Let me just say that our English language bibles have a wide variety of subtle nuances to keep us occupied.

This brings me back to the 'eternal spirit' thing. I've provided two more versions of the verse you sent me where you seem to indicate that 'living soul' = 'eternal spirit'. The first I think is from the revised standard version, my favorite, and the second is from Young's literal translation.

7...then the LORD God formed man from the dust of the ground,£ and breathed into his nostrils the breath of life; and the man became a living being.

7...And Jehovah God formeth the man—dust from the ground, and breatheth into his nostrils breath of life, and the man becometh a living creature.

As you can see, no soul. The fact that your version says soul indicates that this may be a matter of semantics, but I'm not prepared to admit it is a basis for a theology. I think you would be better off concentrating on the earlier creation story where 'they' decide to make us in 'their' image.

It seems to me that soul and living being are continually being used in a lax interchangeable fashion. Animals in this narrative are also living creatures. In fact, before God solved the sex thing, he appeared to think it was quite natural to pair the man up with sheep and pigs and such to see if these living creatures would be compatible soul mates...or am I stretching things too far?

My point: It seems to me if I read the narrative without preconceptions, there isn't really a case for an additional eternal component to human beings. I don't think the Hebrew writers shared the later Greek idea of dualism. Wouldn't many Christian theologians also have to conclude that, provided the physical man and woman didn't eat the apple, they would have lived forever in any case as physical beings?

Certainly Paul does write about a dichotomy between spiritual and physical man, but by his era, people had long been Hellenized, and he did after-all have to speak to Greek people. I often think of the battle within me where I often do what I do not want to do, in terms of a battle between Evil Scott and Saintly Scott (just like in those cartoons where the little angel and little devil sit on either side of your head and argue), but in the end, it turns out to be me that is responsible.

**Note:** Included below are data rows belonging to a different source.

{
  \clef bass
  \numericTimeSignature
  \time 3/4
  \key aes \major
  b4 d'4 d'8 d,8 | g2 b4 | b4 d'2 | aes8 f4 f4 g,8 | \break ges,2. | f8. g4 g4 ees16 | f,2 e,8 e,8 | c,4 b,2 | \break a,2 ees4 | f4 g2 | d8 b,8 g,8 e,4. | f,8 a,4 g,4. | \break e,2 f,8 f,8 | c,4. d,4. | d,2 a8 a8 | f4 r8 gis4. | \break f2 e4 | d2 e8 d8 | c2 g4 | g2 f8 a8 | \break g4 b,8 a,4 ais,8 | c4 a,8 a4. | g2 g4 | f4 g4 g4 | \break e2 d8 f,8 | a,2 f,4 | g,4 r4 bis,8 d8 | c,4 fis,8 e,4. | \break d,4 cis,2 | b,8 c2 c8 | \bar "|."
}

That is, all the functions of my 'soul' seem to be admirably performed by portions of my neo-cortex (supported of course by the functioning of my primitive reptilian brain stem).

It seems to me the modern American version of the Gospel depends too much on a creation metaphor as literal fact, a fact that explains Adam's original sin as the ultimate reason for the redemptive work of Jesus. But if Adam is as I suspect, a fiction or a metaphor, what was the Gospel of Jesus really about?

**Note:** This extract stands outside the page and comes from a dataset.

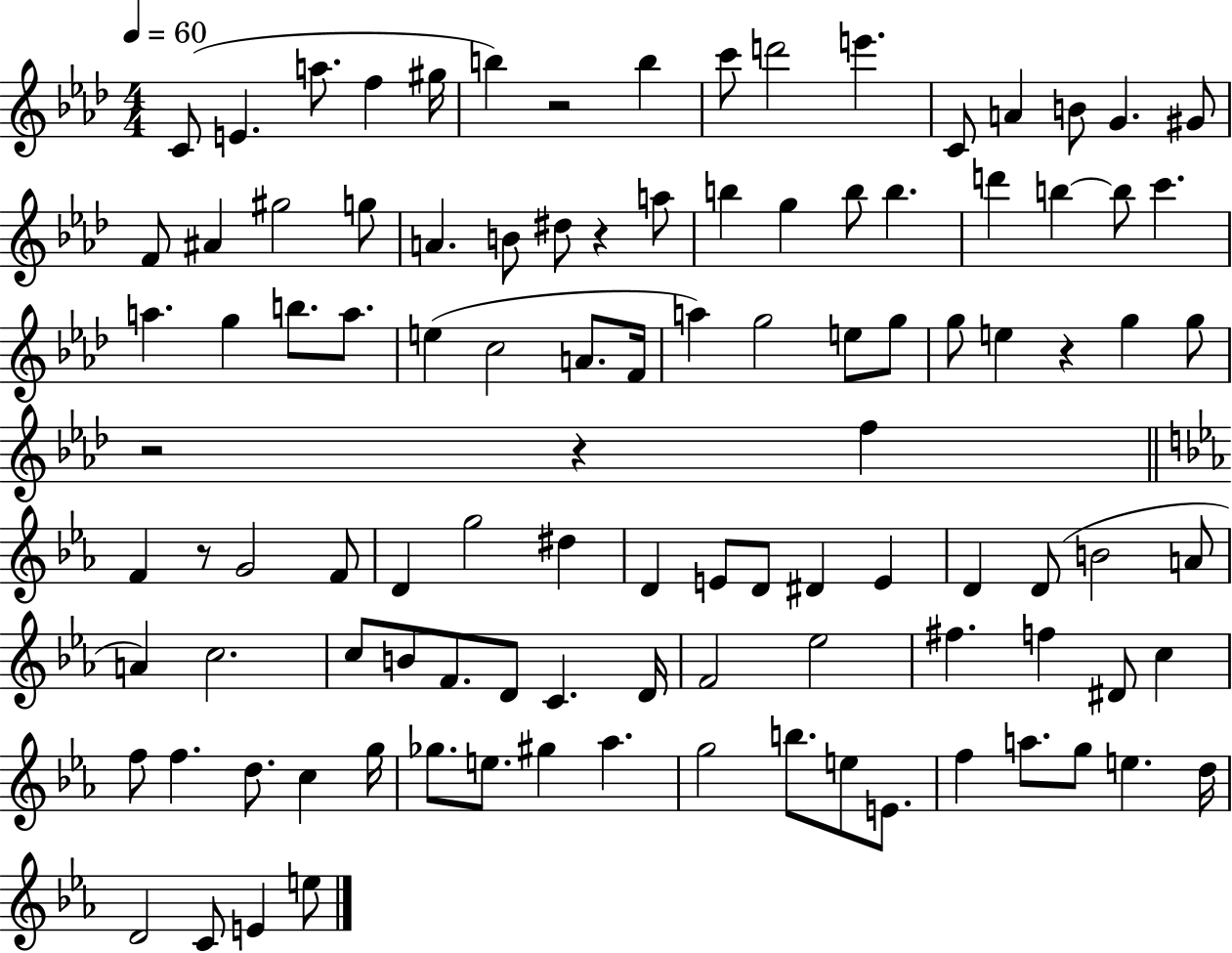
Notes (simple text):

C4/e E4/q. A5/e. F5/q G#5/s B5/q R/h B5/q C6/e D6/h E6/q. C4/e A4/q B4/e G4/q. G#4/e F4/e A#4/q G#5/h G5/e A4/q. B4/e D#5/e R/q A5/e B5/q G5/q B5/e B5/q. D6/q B5/q B5/e C6/q. A5/q. G5/q B5/e. A5/e. E5/q C5/h A4/e. F4/s A5/q G5/h E5/e G5/e G5/e E5/q R/q G5/q G5/e R/h R/q F5/q F4/q R/e G4/h F4/e D4/q G5/h D#5/q D4/q E4/e D4/e D#4/q E4/q D4/q D4/e B4/h A4/e A4/q C5/h. C5/e B4/e F4/e. D4/e C4/q. D4/s F4/h Eb5/h F#5/q. F5/q D#4/e C5/q F5/e F5/q. D5/e. C5/q G5/s Gb5/e. E5/e. G#5/q Ab5/q. G5/h B5/e. E5/e E4/e. F5/q A5/e. G5/e E5/q. D5/s D4/h C4/e E4/q E5/e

The gospel of Mark describes Jesus setting out immediately after his baptism, to share the Gospel, which can't possibly be the story of his redemptive work through his resurrection...because it hasn't happened yet. What was Jesus sharing? All we get are hints about the Kingdom of heaven and while you may have a predilection to say, "yep, that's where our eternal souls will go", I have a counter predilection that homes in on the idea that the kingdom of heaven is here, now, and that we ought to be working to make the people around us whole...right now, when it counts.

I don't see how failing to recognize an invisible, unknowable abstraction like the soul has any impact on our 'purpose'. Avoiding extinction would be a pretty good purpose. In evolutionary terms, it would seem that the road to transcending the physical body would be to break the tyranny of the genes (which I believe is something Dawkins kind of said but without the positive transcending the physical body stuff). By doing this, our species may be able to further define ourselves from the rest of the animals by achieving some of our best ideals and overcoming our inherent selfishness, but I don't see it happening if our religions tie us into self fulfilling prophecies of Armageddon and the end of the world, leaving it to Jesus to pull our asses out of a nuclear fire or other ecological nightmare.

Well, I think this is kind of an abrupt ending, and I don't know for sure if it is, 'at all useful', but I'm going to call it quits for tonight.

Thanks again for responding. My hope is that if we can do both science and faith properly, they will both lead to the same truth.